◆ DESCRIPTION OF THE TASK ◆
Keep only the lines of the material below that contain the word "scientific". Copy those lines.

◆ TASK MATERIAL ◆
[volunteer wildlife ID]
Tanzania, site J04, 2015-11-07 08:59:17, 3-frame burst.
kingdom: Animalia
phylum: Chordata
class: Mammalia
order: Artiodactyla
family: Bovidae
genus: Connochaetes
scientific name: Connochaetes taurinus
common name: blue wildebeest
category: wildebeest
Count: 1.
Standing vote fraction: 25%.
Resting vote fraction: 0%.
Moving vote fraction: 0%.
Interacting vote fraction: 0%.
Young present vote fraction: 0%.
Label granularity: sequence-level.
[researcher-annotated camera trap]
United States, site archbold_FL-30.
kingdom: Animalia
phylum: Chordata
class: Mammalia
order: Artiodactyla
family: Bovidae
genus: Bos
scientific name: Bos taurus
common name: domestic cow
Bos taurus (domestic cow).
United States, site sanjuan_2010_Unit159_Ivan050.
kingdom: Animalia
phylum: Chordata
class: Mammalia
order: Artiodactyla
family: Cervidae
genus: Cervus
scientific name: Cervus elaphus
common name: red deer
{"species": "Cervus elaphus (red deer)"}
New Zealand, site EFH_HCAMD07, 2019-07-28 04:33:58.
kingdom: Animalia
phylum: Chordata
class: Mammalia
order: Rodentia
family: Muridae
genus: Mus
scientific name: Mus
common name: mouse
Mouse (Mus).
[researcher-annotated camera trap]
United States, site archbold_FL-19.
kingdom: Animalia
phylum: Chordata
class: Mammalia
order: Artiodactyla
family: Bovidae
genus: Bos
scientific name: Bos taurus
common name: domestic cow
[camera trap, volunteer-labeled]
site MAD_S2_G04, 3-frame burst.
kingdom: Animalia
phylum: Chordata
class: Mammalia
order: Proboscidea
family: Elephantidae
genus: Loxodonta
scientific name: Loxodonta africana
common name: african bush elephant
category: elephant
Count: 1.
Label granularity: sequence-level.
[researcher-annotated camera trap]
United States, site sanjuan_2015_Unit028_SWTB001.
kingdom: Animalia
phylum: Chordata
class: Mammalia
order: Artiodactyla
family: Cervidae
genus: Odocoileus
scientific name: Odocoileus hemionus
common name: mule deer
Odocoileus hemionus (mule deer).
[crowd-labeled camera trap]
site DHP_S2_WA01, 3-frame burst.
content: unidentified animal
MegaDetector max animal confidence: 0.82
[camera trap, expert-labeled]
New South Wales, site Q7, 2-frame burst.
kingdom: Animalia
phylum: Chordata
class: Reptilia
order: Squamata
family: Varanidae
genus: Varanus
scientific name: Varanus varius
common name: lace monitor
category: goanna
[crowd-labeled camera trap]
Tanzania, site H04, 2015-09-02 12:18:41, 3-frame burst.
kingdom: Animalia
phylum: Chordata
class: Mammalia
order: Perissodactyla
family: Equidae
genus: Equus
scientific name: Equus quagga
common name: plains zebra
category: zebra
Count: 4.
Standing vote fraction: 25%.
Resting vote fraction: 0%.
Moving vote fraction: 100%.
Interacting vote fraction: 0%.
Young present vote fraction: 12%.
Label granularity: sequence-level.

◆ RESPONSE TO THIS TASK ◆
scientific name: Connochaetes taurinus
scientific name: Bos taurus
scientific name: Cervus elaphus
scientific name: Mus
scientific name: Bos taurus
scientific name: Loxodonta africana
scientific name: Odocoileus hemionus
scientific name: Varanus varius
scientific name: Equus quagga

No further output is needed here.